Depuis deux mois, j’ai retrouvé du travail. Je commence l’année en m’extirpant du gouffre du chômage qui m’a aspirée pendant deux ans, entrecoupé de quelques petits jobs intermittents, mais si peu.
J’ai à nouveau un salaire, qui représente à peine les deux tiers de celui auquel je postulais autrefois, mais je peux au moins payer mon loyer sans demander l’aide de mes parents. Mois après mois, j’essaie de combler le découvert creusé pendant tout ce temps.

Je me disais qu’en retrouvant du travail, ma vie reprendrait un cours plus doux, plus stable et rassurant. Je me trompais. Je suis épuisée de ces deux années, exsangue. Le gouffre du chômage m’avait juste éloignée de l’autre, plus profond, plus noir, parsemé d’arêtes tranchantes, du deuil non fait.

Me retrouver sans travail juste après la mort de Julio était peut-être la conséquence logique de cette spirale souvent constatée : tout se déglingue parfois en même temps dans la vie. C’était aussi une excellente façon de mettre le chagrin et la souffrance de côté pour ne s’occuper que de bouffer, de survivre.

La crevasse du chômage refermée, l’autre souffrance cachée derrière se rappelle à mon bon souvenir. Violemment.
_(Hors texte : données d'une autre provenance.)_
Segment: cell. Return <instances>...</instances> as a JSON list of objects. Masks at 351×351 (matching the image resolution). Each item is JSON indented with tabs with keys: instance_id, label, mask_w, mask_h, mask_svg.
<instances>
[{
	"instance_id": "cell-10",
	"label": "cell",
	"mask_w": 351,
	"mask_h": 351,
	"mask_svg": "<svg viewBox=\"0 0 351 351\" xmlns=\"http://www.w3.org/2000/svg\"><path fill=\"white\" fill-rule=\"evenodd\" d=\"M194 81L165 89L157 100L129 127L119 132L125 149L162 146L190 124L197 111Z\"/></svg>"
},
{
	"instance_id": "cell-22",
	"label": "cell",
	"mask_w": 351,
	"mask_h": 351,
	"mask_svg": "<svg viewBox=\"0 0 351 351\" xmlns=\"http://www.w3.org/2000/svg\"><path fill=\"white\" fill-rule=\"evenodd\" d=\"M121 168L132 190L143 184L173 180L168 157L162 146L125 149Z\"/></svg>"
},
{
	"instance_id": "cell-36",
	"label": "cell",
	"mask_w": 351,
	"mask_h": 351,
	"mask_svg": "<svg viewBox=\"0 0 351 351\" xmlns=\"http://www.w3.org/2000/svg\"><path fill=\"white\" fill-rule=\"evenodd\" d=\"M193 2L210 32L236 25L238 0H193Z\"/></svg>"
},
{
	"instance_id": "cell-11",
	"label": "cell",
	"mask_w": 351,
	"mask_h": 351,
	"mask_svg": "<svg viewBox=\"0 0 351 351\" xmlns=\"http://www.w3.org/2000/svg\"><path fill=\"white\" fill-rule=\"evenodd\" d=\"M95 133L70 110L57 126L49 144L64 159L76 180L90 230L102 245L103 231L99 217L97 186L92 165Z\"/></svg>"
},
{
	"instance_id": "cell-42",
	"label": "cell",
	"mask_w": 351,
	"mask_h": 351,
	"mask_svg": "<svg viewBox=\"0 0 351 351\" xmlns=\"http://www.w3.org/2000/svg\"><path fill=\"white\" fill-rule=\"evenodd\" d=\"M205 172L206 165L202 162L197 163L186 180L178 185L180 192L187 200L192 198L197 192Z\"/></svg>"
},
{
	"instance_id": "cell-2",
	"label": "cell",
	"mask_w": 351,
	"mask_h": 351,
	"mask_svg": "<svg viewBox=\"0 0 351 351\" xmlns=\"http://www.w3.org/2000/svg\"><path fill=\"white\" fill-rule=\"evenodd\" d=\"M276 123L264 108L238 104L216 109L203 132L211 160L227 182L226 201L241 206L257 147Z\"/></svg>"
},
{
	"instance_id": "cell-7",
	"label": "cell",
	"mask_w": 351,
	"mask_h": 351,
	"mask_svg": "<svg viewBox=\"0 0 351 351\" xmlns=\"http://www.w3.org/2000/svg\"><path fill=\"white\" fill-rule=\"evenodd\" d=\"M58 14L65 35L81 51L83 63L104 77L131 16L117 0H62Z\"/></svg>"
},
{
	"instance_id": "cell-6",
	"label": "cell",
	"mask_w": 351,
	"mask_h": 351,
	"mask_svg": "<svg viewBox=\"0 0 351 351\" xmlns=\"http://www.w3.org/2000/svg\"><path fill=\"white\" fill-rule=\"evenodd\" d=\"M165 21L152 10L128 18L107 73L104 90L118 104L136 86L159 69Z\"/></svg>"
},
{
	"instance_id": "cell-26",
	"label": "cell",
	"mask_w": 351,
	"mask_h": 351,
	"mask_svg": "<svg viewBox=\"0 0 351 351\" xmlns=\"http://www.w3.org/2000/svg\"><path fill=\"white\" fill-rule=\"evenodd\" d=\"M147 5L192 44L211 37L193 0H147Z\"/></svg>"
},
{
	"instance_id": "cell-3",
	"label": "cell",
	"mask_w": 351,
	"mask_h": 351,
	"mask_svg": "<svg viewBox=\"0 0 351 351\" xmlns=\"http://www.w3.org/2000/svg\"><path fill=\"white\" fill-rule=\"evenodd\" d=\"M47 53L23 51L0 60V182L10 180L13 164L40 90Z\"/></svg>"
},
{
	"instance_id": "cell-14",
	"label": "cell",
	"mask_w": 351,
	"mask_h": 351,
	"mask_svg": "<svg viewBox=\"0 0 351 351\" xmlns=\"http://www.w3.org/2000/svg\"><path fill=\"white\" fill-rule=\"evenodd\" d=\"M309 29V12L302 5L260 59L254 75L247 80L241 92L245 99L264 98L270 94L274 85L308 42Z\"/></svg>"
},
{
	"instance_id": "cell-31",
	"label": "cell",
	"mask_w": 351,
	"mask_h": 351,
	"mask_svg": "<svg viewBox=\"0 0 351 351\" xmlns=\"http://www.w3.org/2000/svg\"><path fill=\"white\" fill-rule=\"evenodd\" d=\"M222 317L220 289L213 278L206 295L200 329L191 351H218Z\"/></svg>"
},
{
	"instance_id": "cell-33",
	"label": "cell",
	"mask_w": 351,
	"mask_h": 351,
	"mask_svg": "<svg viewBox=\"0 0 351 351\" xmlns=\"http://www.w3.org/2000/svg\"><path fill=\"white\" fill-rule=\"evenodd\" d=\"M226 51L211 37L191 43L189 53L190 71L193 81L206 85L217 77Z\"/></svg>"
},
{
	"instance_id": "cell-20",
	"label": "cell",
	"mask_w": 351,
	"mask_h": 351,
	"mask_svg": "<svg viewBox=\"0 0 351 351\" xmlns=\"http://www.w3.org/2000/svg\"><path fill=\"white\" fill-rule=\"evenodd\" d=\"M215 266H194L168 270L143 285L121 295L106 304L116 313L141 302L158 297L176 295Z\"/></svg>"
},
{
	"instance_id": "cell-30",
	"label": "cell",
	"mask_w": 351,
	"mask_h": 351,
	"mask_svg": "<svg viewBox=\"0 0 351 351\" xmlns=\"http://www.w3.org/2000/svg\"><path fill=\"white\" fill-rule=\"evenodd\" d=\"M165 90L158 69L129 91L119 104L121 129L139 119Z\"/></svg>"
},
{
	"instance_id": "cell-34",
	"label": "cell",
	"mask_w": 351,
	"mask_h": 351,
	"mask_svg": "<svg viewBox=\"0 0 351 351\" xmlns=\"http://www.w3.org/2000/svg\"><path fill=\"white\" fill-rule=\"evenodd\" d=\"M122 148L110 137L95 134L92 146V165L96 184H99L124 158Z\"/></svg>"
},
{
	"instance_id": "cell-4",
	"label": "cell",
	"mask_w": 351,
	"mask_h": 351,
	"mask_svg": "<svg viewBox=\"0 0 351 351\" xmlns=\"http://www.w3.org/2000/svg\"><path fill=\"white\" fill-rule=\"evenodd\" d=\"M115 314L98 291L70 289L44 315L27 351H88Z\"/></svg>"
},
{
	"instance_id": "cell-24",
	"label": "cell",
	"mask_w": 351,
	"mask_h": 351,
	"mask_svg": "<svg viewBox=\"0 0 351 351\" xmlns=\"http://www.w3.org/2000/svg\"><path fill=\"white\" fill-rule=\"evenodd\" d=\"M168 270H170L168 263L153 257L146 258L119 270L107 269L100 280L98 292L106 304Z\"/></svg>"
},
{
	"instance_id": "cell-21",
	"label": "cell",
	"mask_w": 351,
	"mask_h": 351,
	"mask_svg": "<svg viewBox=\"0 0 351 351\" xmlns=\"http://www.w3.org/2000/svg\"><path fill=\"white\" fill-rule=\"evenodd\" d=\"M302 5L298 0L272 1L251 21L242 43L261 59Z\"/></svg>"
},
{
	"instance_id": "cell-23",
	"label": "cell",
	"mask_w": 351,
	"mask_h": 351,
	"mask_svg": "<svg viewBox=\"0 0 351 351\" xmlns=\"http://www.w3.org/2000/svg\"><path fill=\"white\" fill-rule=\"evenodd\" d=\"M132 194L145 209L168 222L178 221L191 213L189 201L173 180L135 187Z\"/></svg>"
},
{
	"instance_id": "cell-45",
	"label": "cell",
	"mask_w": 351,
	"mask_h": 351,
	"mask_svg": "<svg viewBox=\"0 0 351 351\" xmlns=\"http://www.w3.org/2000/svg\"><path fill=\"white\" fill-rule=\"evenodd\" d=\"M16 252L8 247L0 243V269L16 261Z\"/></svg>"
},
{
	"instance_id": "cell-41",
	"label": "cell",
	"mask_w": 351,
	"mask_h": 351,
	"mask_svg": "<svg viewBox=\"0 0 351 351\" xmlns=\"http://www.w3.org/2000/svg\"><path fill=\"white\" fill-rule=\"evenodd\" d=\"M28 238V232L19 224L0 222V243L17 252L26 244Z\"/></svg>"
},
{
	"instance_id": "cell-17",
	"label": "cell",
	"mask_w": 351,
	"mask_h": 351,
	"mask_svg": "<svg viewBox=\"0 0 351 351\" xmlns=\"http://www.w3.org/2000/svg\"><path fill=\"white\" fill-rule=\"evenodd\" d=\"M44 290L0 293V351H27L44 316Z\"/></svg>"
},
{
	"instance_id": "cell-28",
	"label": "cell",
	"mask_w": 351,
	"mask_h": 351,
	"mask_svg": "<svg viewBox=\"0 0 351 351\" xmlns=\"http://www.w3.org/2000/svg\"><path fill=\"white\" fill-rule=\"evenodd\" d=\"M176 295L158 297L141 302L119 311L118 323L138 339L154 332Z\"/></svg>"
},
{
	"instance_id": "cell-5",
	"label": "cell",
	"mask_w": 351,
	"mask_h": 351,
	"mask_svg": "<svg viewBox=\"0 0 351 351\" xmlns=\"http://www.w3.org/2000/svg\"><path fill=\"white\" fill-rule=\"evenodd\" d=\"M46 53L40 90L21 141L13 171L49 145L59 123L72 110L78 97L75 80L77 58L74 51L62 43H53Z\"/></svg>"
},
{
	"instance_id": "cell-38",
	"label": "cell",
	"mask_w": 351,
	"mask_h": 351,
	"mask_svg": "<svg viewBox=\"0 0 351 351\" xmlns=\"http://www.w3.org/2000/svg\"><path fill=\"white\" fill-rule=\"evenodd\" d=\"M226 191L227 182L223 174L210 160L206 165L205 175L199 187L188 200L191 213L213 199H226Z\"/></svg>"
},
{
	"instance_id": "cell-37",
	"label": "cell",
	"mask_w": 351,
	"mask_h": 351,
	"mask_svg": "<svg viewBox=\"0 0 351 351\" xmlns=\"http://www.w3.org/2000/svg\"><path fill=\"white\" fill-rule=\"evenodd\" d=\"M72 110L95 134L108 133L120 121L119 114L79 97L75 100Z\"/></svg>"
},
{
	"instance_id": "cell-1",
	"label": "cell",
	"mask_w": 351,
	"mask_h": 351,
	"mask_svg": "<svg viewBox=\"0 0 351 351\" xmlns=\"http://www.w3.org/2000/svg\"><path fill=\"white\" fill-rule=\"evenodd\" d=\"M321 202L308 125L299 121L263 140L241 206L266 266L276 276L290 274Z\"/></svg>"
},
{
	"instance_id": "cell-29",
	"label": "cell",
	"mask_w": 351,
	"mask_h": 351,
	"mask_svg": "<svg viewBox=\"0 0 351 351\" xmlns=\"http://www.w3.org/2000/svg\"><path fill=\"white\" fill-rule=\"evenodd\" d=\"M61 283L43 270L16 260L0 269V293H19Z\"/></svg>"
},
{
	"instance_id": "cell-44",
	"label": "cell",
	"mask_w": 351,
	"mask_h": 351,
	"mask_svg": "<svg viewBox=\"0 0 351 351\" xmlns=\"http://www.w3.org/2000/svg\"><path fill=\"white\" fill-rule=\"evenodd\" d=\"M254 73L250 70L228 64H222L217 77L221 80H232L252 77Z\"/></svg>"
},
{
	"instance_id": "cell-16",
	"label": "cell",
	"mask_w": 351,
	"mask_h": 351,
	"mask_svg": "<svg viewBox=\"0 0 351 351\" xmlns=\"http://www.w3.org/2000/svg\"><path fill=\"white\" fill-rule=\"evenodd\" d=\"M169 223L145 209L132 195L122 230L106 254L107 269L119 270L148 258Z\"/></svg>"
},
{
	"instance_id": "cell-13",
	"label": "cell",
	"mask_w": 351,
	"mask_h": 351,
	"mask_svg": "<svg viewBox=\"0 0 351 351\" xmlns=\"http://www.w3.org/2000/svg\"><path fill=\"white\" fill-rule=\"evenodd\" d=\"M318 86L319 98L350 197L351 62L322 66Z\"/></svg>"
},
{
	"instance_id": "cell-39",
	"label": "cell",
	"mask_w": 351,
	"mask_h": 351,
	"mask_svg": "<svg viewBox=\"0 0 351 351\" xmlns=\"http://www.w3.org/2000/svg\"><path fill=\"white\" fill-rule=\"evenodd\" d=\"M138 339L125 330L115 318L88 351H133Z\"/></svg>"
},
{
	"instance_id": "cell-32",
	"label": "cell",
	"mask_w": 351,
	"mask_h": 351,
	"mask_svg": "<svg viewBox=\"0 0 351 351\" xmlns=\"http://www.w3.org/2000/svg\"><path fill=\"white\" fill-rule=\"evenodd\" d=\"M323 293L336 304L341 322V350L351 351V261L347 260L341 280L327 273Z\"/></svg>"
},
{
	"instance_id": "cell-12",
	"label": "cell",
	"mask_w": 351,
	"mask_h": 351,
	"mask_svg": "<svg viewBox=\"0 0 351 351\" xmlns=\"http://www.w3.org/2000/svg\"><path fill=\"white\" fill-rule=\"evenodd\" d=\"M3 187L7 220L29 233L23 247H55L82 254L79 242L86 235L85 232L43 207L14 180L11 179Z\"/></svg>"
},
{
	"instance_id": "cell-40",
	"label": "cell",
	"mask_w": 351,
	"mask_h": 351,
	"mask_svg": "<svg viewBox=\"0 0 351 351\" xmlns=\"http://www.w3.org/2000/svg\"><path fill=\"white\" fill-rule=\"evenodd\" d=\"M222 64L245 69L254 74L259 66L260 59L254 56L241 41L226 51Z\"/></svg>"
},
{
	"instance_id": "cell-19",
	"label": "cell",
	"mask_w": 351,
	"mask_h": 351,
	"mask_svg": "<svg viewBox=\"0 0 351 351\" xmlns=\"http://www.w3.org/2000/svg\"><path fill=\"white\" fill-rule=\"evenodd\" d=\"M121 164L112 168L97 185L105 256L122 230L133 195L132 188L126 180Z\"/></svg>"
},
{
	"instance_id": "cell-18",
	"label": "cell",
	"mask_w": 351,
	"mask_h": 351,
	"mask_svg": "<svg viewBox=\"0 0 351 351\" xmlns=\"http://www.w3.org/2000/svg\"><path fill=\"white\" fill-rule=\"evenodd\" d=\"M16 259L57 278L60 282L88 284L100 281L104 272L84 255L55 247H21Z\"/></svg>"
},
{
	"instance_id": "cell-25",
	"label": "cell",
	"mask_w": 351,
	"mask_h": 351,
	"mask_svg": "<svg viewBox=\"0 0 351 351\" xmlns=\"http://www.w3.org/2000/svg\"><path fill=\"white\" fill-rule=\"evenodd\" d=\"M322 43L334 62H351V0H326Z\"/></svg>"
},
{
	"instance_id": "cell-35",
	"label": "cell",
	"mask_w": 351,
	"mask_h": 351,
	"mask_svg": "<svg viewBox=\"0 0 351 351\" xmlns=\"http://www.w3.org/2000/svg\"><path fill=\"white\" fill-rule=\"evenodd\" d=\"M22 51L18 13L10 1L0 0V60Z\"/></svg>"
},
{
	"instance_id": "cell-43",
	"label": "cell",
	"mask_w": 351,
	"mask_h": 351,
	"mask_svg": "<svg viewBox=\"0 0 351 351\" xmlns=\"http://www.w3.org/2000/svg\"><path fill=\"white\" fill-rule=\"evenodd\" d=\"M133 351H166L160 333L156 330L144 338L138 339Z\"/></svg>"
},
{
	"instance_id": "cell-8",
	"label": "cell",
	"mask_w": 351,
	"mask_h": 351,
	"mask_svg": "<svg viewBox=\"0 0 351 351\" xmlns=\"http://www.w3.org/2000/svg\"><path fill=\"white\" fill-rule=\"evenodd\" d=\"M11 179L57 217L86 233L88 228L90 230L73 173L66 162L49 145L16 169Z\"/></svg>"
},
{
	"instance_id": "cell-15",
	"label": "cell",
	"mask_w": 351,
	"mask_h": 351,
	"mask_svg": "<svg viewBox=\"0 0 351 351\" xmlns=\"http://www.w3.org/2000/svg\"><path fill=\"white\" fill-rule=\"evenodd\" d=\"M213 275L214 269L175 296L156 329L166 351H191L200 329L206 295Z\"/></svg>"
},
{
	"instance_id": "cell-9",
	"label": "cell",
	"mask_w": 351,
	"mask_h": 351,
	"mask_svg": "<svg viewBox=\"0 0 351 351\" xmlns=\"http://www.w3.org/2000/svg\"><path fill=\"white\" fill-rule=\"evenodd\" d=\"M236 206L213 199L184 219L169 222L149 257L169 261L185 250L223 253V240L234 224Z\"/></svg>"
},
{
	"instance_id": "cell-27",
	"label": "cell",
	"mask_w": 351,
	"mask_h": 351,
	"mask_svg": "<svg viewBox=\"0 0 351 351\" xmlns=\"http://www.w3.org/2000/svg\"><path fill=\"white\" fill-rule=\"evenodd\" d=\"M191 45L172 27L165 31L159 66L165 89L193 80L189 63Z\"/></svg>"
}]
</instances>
Les journées m’apparaissent comme autant d’immenses et arides déserts à traverser. Chaque matin, je me demande si je parviendrais jusqu’au soir. Chaque réveil est une torture, chaque endormissement l’espoir qu’il sera le dernier. Chaque attente sur un quai de métro me fait dévorer des yeux les lignes parallèles des voies, oscillante au dessus d’elles, terrifiantes et attirantes promesses de repos, enfin.

Peut-être ce qui me sauve, cette année-là, c’est de faire à nouveau partie d’une équipe. Et quelle équipe ! Je vais nouer dans cette nouvelle boîte des amitiés qui ne se sont jamais démenties depuis. Leurs présences chaleureuses et gaies autour de moi m’aident à porter ma vie, sans doute parce qu’ils ignorent mes tourments. Ils ignorent que chaque soir, quand je les quitte, je retombe dans un vide sans fond, peuplé de cauchemars et de désir de mort. Quand je relis mes écrits de cette année-là, ils sont d’un noir d’encre.

En juillet, je suis invitée à dîner par E. un ami qui me surveille sans en avoir l’air et qui m’a encouragé à entamer une thérapie (mais les thérapies ne consolent pas les chagrins trop immenses, je le crains). A côté de moi à table, il y a un garçon avec un beau sourire triste. En nous présentant, E. a dit « Vous avez en commun d’avoir drôlement morflé ces deux ou trois dernières années »… Le garçon triste a connu une rupture qui l’a laissé sur le carreau, il a failli en mourir. Il est très maigre. Il a un tel chagrin dans les yeux. Quand il parle de celle qui l’a quitté, c’est comme un vertige… Nous nous regardons avec une sympathie timide.

Le garçon triste va m’accompagner pendant un an. Nous nous réchaufferons mutuellement, comblerons par la présence de l’autre une solitude que nous n’avons pas voulue. Nous ne sommes pas un couple, plutôt un duo cahotant. Nous tenir la main nous aide à avancer un peu moins péniblement, c’est tout. Il y a beaucoup de tendresse dans cette relation incertaine. J’y aurais puisé quelques forces, au moins, avant qu’il ne me plante un poignard dans le dos. Le garçon triste préférera finalement tenter de sauver sa peau aux dépens de la mienne.

Par un de ces drôles d’embrouillaminis de la vie, finalement, le garçon triste m’aura quand même légué une amitié précieuse: celle de la fille qui l’avait quitté.